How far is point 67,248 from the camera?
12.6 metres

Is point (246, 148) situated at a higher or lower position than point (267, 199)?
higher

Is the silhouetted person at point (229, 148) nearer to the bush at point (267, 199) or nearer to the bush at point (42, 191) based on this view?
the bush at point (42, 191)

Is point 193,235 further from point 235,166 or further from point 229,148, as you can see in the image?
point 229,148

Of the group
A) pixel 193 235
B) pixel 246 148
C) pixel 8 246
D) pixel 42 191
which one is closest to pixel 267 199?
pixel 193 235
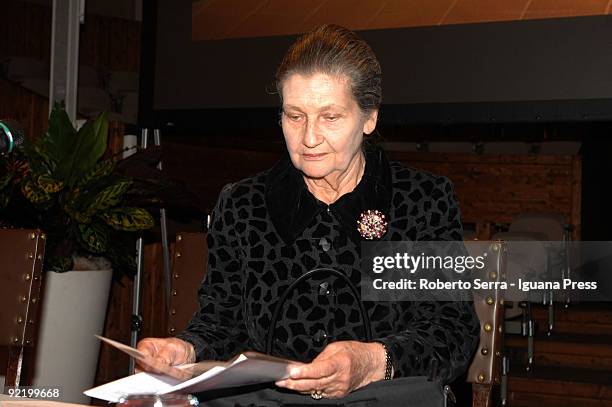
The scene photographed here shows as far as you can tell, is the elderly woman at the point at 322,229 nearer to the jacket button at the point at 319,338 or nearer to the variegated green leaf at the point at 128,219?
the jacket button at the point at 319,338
==
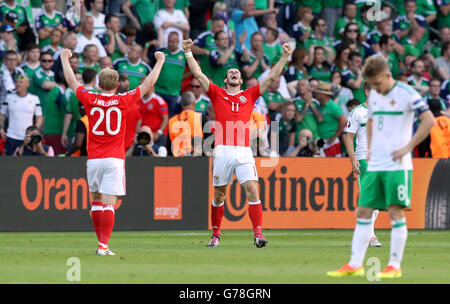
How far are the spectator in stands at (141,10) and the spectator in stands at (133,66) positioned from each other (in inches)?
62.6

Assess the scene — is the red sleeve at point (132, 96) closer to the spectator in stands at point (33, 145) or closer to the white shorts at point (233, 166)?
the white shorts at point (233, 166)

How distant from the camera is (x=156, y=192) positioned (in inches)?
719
--
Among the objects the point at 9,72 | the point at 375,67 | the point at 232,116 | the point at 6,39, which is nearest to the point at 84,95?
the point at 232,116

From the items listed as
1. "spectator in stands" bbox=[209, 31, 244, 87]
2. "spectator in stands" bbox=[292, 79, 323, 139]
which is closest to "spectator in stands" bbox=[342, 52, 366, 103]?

◆ WHAT IS NEEDED
Count the lines in the material above that contain the string "nearer", treating uppercase and lowercase as different. Reply with the number alone.

◆ SOLUTION TO THIS TASK
2